I suppose she gifted it
With the intentions of her eldest granddaughter
Becoming even more beautiful;
With the hopes I would purchase real makeup at the local drugstore—
Real, synthetic carcinogens—
And pull my hair out of my face for once;
With the intention of helping me become
“Pretty.”

I had to tug at the edges
To fit the bag over the circular metal frame,
But it was snug and at home inside.
I looked at my work and heard the echo
Of the innocent, curious five-year-old girl
Who was just young enough to impress upon
The irrelevance of reflection.
Instead, she pointed behind my jars of pens
And countless folders of ink-covered pages,
And said with unclear speech:
Is this where you put on your makeup?
I felt alarm that a child who hadn’t even started Kindergarten
Already knew of painted faces
And recognized that I was old enough to possess one.
She spoke with a sort of dreamy curiosity
As though she looked forward to the day
When she would have lived as many years as I
And have the same gifts
And yet own Narcissistic ideas,
Tips for false advertising written in the folds of her brain
Where Hegel’s legend should reside.
She would not fear the lie that is shiny glass.
She spoke as though stereotypical superficiality is a good thing.

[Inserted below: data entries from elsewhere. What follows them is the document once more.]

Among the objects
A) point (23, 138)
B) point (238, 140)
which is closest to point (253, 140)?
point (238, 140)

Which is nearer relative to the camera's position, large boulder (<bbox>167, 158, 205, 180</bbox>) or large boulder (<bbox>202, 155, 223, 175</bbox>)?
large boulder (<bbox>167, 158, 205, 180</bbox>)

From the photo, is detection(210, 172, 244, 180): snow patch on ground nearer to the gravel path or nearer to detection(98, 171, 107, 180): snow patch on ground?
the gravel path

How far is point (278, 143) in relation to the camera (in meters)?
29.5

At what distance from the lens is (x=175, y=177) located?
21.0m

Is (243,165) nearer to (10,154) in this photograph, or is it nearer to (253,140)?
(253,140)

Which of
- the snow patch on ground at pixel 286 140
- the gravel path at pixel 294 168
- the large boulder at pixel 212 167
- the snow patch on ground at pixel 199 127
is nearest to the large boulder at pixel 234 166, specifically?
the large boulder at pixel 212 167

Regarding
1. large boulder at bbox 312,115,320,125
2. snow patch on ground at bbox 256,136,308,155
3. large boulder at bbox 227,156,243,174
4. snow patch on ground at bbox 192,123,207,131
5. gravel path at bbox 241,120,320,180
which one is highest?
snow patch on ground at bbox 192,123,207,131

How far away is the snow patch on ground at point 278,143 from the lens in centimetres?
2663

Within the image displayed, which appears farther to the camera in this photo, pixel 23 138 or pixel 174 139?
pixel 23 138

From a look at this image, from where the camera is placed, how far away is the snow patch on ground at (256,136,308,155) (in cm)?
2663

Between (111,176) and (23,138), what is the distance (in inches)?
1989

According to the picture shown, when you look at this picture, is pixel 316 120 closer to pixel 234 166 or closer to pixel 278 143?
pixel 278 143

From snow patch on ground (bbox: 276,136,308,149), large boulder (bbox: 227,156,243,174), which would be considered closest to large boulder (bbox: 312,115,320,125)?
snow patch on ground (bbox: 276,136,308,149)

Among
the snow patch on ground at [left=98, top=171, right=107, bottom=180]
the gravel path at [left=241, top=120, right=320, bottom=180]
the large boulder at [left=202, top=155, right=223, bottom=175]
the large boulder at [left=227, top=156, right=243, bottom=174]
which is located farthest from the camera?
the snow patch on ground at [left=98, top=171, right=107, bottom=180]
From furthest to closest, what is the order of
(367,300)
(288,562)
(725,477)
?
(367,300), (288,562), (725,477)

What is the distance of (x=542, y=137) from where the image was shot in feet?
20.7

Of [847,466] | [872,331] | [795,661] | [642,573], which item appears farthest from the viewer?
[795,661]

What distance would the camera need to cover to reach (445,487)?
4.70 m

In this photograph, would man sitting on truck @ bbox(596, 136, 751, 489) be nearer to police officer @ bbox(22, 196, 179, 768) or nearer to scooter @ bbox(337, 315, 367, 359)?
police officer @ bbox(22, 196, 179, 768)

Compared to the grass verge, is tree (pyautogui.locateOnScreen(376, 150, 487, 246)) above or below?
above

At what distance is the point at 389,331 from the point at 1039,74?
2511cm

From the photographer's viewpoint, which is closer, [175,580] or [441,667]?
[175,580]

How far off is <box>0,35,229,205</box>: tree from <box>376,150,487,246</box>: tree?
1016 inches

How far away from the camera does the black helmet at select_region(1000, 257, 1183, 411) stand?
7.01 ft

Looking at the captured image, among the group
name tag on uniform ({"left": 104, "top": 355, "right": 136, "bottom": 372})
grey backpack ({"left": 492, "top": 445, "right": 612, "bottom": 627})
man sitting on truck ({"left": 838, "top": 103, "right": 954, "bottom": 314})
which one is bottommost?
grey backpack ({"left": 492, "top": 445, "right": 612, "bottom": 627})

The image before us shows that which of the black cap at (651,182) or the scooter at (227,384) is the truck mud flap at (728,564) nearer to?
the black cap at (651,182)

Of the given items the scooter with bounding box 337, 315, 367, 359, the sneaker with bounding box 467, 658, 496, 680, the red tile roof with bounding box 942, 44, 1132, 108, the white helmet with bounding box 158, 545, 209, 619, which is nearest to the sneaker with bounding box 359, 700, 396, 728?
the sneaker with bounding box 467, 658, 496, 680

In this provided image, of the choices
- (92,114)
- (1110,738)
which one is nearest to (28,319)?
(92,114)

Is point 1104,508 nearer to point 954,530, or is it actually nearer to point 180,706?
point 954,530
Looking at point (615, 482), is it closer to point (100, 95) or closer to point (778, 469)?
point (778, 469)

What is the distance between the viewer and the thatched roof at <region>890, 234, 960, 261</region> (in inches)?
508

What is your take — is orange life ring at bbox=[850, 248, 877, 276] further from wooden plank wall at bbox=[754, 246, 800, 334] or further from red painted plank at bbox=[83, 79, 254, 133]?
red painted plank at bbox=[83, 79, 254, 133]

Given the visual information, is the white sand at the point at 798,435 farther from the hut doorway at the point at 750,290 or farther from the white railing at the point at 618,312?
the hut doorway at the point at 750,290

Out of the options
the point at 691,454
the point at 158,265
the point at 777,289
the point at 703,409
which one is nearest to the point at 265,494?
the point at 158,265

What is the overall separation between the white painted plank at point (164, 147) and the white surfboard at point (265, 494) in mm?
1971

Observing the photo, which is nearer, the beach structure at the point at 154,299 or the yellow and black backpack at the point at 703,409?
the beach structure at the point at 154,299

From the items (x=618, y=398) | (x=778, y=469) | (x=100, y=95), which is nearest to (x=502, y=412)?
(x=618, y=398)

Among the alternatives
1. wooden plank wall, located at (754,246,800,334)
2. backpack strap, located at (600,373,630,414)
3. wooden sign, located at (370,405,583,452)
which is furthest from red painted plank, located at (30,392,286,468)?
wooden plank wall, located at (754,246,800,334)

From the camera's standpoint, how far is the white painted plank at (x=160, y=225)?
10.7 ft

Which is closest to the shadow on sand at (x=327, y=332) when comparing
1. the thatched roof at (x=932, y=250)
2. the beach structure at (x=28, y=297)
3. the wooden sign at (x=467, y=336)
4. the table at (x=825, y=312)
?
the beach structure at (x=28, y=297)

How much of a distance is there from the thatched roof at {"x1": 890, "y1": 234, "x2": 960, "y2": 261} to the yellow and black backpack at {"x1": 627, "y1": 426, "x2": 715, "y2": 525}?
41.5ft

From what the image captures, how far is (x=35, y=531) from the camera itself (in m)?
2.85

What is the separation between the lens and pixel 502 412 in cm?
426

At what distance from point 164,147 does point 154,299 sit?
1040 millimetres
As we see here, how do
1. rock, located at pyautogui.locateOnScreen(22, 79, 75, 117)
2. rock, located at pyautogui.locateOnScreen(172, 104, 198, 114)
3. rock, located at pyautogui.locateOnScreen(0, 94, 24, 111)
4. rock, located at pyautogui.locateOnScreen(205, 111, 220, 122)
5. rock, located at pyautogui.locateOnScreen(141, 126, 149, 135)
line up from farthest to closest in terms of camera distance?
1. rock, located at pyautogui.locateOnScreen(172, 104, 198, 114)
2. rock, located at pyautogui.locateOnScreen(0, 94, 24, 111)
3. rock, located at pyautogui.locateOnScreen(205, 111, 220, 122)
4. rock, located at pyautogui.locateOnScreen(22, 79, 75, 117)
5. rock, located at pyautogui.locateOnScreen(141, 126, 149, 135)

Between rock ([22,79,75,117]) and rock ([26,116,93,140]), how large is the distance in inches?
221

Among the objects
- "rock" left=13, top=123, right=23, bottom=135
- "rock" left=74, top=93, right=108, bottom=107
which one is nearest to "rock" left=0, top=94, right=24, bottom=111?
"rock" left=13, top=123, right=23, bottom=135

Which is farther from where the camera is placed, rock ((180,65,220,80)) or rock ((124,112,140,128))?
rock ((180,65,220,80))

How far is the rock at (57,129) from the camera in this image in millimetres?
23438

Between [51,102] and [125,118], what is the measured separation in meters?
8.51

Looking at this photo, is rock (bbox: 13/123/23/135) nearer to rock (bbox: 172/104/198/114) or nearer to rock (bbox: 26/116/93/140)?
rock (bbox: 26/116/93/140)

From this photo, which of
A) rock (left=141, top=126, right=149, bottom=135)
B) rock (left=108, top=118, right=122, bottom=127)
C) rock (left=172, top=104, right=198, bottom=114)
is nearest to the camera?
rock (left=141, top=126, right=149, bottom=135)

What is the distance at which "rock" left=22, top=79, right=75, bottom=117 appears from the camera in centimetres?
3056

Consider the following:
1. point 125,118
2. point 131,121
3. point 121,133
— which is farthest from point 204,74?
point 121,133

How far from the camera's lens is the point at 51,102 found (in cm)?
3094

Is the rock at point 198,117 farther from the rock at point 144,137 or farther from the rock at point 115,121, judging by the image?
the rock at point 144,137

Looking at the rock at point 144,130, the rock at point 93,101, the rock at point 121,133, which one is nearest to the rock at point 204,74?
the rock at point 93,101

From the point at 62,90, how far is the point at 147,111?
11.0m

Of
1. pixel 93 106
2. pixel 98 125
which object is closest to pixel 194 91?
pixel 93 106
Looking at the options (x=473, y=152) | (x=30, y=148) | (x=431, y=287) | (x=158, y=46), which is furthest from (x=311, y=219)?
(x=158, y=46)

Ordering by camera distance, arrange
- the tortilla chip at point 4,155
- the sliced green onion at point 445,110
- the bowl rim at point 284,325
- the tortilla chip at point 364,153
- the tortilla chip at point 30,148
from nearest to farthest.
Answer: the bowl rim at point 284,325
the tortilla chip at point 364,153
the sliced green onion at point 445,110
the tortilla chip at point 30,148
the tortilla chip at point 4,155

Part of me hopes she soon returns to my room
With her blonde curls and love for unicorns
And she would pick up useless objects,
Inquiring their functions and purposes,
Instead of her own.
She would stop when she noticed her face missing from the clutter
And would question the paper sack in its place:
What’s that for? Her loud voice would ring out.
And I would reply,
Not in the voice I use to address impatient children
But rather people I believe things are worth explaining to:
That is there to remind me
That it is more important to be kind than to be ‘pretty’
And that a piece of glass cannot tell me who I am,
Only the packaging I come in.

And it will take years for m y words to reach her ears
But when she receives the same gift
She might see the truth written on the box:
Eleven-inch diameter VANITY mirror.
She may be able to complete the task
My hands have been longing to do for years:
To paint the mirror black.
Perhaps she will buy a can of spray paint with her own money
And make the irrevocable statement
I can only dream of making.

Or maybe the words will take a detour
And never fully register,
And she will accept the present with a genuine smile
Eager to stand before it,
Slathering her face in fake beauty,
Burning her hair in hopes a faulty man will find her ‘pretty’,
Forever a slave to the lie of physicality,
To appearance.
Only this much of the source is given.